The proposal is that the small claims limit will rise to £10,000 and to £5,000 in these cases, and that will effectively exclude all the whiplash claims on this tariff, with the claimants being unable to recover costs, apart from the very limited fixed costs. If that goes ahead, there will be no legal representation in respect of nearly all whiplash claims. Of course, that will not be limited to fraudulent claims; it will penalise genuine claimants as well.
The reason why there will be no legal representation is that, essentially, the vast majority of these claims are dealt with on conditional fee agreements whereby no fee is paid unless there is recovery. If there can be no costs recovery, even the fixed costs allowable under the protocol, there will be no legal representation. It looks very much, therefore, as if the purpose of the damages sections of this legislation is to wipe out these claims indiscriminately—fraudulent or genuine. There are two swipes. We dealt with the last swipe—cutting the damages to a level whereby, in many cases, it is simply not worth claiming—and changes in the small claims limit would effectively remove the chance of getting a lawyer to work on a conditional fee agreement. We believe that there should be a review of the small claims limit, and we said in our Amendment 27 that the provision may not be brought into force until the Civil Procedure Rule Committee has reviewed the limit of the small claims track for personal injury whiplash claims and published its decision.

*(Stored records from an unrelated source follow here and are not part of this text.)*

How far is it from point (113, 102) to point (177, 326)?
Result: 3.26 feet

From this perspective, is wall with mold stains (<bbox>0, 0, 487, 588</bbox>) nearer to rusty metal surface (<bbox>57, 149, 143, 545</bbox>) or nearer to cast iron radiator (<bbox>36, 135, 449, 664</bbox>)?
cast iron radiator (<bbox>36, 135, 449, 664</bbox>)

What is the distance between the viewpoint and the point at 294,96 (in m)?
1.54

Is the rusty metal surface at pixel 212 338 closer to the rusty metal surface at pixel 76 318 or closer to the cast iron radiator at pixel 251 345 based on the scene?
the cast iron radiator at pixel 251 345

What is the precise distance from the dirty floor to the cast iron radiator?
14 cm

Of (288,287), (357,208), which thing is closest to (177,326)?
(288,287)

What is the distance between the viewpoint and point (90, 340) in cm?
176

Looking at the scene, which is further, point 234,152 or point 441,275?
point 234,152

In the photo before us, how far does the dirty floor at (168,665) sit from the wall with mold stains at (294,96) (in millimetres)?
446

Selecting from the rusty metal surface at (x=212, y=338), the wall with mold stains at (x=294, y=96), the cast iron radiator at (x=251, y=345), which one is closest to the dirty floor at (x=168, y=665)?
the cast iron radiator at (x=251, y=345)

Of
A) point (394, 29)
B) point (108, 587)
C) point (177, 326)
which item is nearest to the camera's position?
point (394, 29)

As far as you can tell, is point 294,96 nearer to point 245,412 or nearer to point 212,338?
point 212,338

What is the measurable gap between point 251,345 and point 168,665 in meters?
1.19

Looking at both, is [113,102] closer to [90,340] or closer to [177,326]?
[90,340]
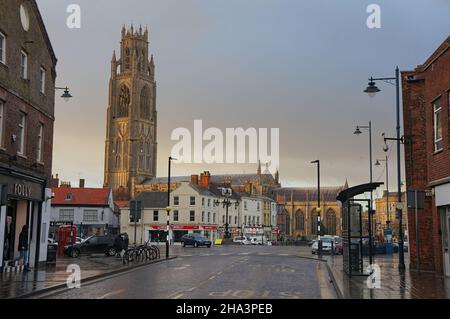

Amendment 47 comes back to the question of recoverability of medical reports. It ought to be perfectly obvious that a successful claimant can recover the cost of securing a compulsory medical report or what is termed in the Bill,
“other appropriate evidence of an injury”,
even in the absence of a rule that the claimant can recover other fixed costs. When I raised this point at Second Reading, the Minister said that there would be such recovery. I quoted the impact statement showing that all successful claimants would have to pay the £216 for the medical report. The Minister said no, that was not right and the savings calculated that formed the basis of what I alleged were calculated on the basis of claims avoided, not of all claims. The Government were assuming that a successful claimant would recover the £216—which is £180 plus VAT—in respect of medical reports. At the moment, I can see no provision for that. The Civil Procedure Rules relating to small-claims track cases restrict awards of costs, but by exception they permit, at the discretion of the court, an award of limited costs for experts; but that does not make such costs payable as a matter of course, only as a matter of concession. We seek to have this matter made clear and Amendment 47 is a simple and secure way of ensuring that.
Amendment 52 is a further probing amendment: probing in the sense that, at Second Reading, the Minister expressed considerable sympathy with the idea of having a new protocol for small claims. The existing pre-action protocol for low-value personal injury claims in road traffic accidents came into force in 2010, and it has been kept up to date since. It introduced a simple low-cost way of pursuing claims, generally through lawyers acting on conditional fee agreements—often “CFA lite”, as they are called—whereby lawyers effectively guarantee that there will be no liability on their clients at all to pay fees, because under the existing protocol they will recover the fixed costs from the defendant’s insurers, which they are able to do. The protocol has its faults, not least—some would argue—that the protocol has of itself increased the number of whiplash claims, including the number of fraudulent claims. That is partly because it is very computer-based. It works on the basis of the portal: generally speaking, everyone has to use the portal; the claims are notified and the insurers respond through the portal. There is very little personal checking of what is in fact happening to such claims.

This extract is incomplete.